■ EXTRACT TO READ ■
==========

In the wintry shadows of the godly Flatirons, the Boulder, CO based semi-professional soccer team, Harpos FC, have huddled together - shoulder to shoulder, weaving their arms no tighter than an industry grade hemp knot - hanging onto every word of their coach, Steve Lepper, and Johnny Freeston - owner/manager and hawkish spirit animal of the team. With 28 seconds remaining in the title game, Harpos FC's Joey Matibag re-directed a ball goal bound with this forehead, just past the out-stretched digits of the opposing goalkeeper, leveling the score against the Rio Grande Valley Devils (Texas) at five a piece.
Among the many things about Harpos FC that I have come to appreciate over the past year, their incessant use of the huddle strikes me first. That, and their attitude for each other, especially in that exact moment as Lepper and Freeston wax emotive tactics.
In 2015 I contacted Freeston about interviewing Harpos FC before their U.S. Open Cup qualifier against Colorado Rush. Stock questions were up my sleeve; I'd interview them for a football podcast that I co-hosted with Jose Bueno, Flakoglost Futbol Pod, and then be on my merry way. But, as the Gods are emphatically aware, the law of attraction doesn't jive that way. And I'm sure if Jose Bueno would stop pacing he'd likely agree.
The Harpos huddle breaks and the inimitably tall, rabble-rousing forward, Shane Wheeler stalks over to the crowd, "C'mon!" he yells, clapping his hands together. "C'mon!"
Our response back is volcanic. "LETS GO HARPOS!" We scream and bang at the glass. The chaotic din of a thousand voices caroms off the white padded walls, hovering over the dense and dewless turf. I look over at Jose Bueno. He's a wobbly top helplessly running into screaming humans standing within a mere tongue lick's length from the glass. "H.A.R - P.O.S - HARPOS are the FUCKIN' BEST!" He sings.
Those around Jose Bueno are amused.

==========

■ SOURCE DATA ■
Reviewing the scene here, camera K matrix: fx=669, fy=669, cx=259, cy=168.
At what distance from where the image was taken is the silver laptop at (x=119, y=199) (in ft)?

==========

■ TASK OBJECTIVE ■
Decide whether each statement below agrees with the Harpos FC passage. Answer yes or no for each, and quote the words of the passage that settle it.
1. The narrator co-hosted a football podcast with Jose Bueno.
2. Steve Lepper is the owner/manager of Harpos FC.
3. The score against the Rio Grande Valley Devils was tied at five goals each.

■ FINISHED EXERCISE ■
1. Yes: "a football podcast that I co-hosted with Jose Bueno, Flakoglost Futbol Pod"
2. No: "their coach, Steve Lepper, and Johnny Freeston - owner/manager and hawkish spirit animal of the team"
3. Yes: "leveling the score against the Rio Grande Valley Devils (Texas) at five a piece"